ARTIKEL =>
---*---

In der Stichwahl am Sonntag (28. Mai) wurde Recep Tayyip Erdoğan für weitere fünf Jahre zum türkischen Präsidenten wiedergewählt. Mit 52 Prozent der Stimmen setzte er sich gegen seinen Kontrahenten Kemal Kilicdaroglu durch, der immerhin 48 Prozent der türkischen Wähler hinter sich hatte.

Kurz nach Erdoğans Wiederwahl meldeten sich deutsche Politiker wie Landwirtschaftsminister Cem Özdemir zu Wort und forderte einen neuen Umgang - eine "Zeitenwende" - in der deutschen Türkei-Politik. Auch bei "Markus Lanz" äusserten sich Gäste wie CSU-Politiker Manfred Weber oder Ex-VW-Vorstand Herbert Diess zur türkischen Stichwahl und debattierten über einen künftigen EU-Beitritt des Landes.

Das sind die Gäste

  • Manfred Weber, CSU-Politiker: "Ich hoffe, wir können jetzt ein neues Kapitel öffnen - mit Erdoğan wiedergewählt."
  • Herbert Diess, Ex-VW-Vorstand: "Die Türkei gehört für mich zu Europa."
  • Carolina Drüten, "WELT"-Korrespondentin für die Türkei, Griechenland und den Balkan: "Erdoğan hat trotz aller Probleme kaum an Zustimmung verloren."
  • Felix Lee, Autor und deutsch-chinesischer Wirtschaftsexperte: "Wir müssen uns davon verabschieden, dass alle nur darauf hoffen, irgendwie in die EU zu kommen."

Das ist der Moment des Abends bei "Markus Lanz"

Zu Beginn der Sendung wollte Markus Lanz von CSU-Politiker Manfred Weber wissen, was er von dem knappen Wahlergebnis in der Türkei halte. Der Europapolitiker antwortete nüchtern: "Zunächst einmal ist es angesichts der hohen Wahlbeteiligung ein demokratisches Ergebnis, das die Türkinnen und Türken gegeben haben. Das gilt es auch zu respektieren."

Weber sprach daraufhin über die Hintergründe, die zu einem erneuten Sieg Erdogans geführt haben könnten. Unter anderem Themen wie "Identität" und "Religion" sollen im türkischen Wahlkampf eine übergeordnete Rolle gespielt haben, wie der Politiker erklärte.

Auch der Umgang "mit dem Westen", "mit den USA, Schweden, NATO" soll laut Weber für viele türkischen Wähler eine Rolle gespielt haben. Erdoğan sei es gelungen, seine Wählerbasis zu halten und zu stabilisieren "und insofern ist das Land zerrissen. Das ist das, was wir sehen."

Dem stimmte Türkei-Korrespondentin Carolina Drüten weitestgehend zu. Gleichzeitig ergänzte sie, dass "die Unterstützer der Opposition" dennoch bis zum Schluss nicht mit fünf weiteren Jahren Erdoğan gerechnet hätten. Die Ernüchterung und Enttäuschung bei den Anhängern von Erdoğans Rivale Kilicdaroglu sei dementsprechend gross.

---*---

GESAMMELTE DATEN =>

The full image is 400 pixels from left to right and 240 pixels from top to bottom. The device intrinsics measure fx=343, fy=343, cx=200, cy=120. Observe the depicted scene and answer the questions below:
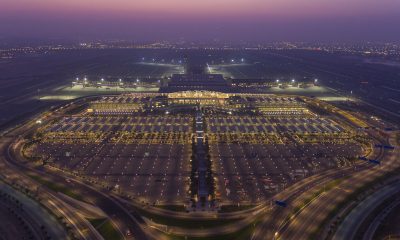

---*---

AUFGABENSTELLUNG =>
1) Prüfen Sie, ob die folgenden Aussagen mit dem Artikel zur türkischen Stichwahl übereinstimmen: (a) Kilicdaroglu erhielt 48 Prozent der Stimmen. (b) Herbert Diess sieht die Türkei außerhalb Europas. (c) Laut Carolina Drüten rechneten die Unterstützer der Opposition bis zuletzt mit fünf weiteren Jahren Erdoğan. Antworten Sie jeweils mit Ja oder Nein und belegen Sie dies mit den entscheidenden Worten des Artikels als wörtlichem Zitat.
2) Knüpfen Sie an den Artikel zur türkischen Stichwahl an und schreiben Sie ihn ab dem letzten Satz fort.
Die Daten werden zur Bearbeitung nicht benötigt.

LÖSUNGEN =>
1)
(a) Ja: „der immerhin 48 Prozent der türkischen Wähler hinter sich hatte“
(b) Nein: „Die Türkei gehört für mich zu Europa.“
(c) Nein: „dennoch bis zum Schluss nicht mit fünf weiteren Jahren Erdoğan gerechnet hätten“

2)
Drüten sprach mit Blick auf Lanz von zwei "starren Lagern", die sich in der Stichwahl gezeigt hätten: "Für beide Lager war es eigentlich eine Schicksalswahl." Es gehe laut Drüten nicht nur um Politik, sondern "um den Kern der Menschen". Trotz einer Vielzahl von Krisen, wie etwa das tragische Erdbeben im Februar dieses Jahres, seien die Türken laut Drüten nicht bereit gewesen, ihre Position in der Wahl zu ändern. Im Gegenteil: "Erdoğan hat trotz aller Probleme kaum an Zustimmung verloren." Die Journalistin ergänzte mit ernstem Blick: "Die Wirtschaft ist eigentlich in einem schlechten Zustand, aber Erdogan beharrt auf seinem Kurs."

Eine Prognose konnte Carolina Drüten auf Nachfrage von Lanz nicht geben: "Wie das jetzt weitergeht, wird man sehen." Einfach werde es laut der "WELT"-Korrespondentin jedenfalls nicht. Der ZDF-Moderator wollte deshalb von seinen Gästen wissen: "Haben wir nicht manchmal ein schräges Bild auf die Türkei?" Ex-VW-Vorstand Herbert Diess schaltete sich daraufhin in die Debatte mit ein und sagte selbstsicher: "Wir müssen die Türkei ein bisschen ernster nehmen." Der Grund? Für den Unternehmer sei die Türkei "ein europäisches Land."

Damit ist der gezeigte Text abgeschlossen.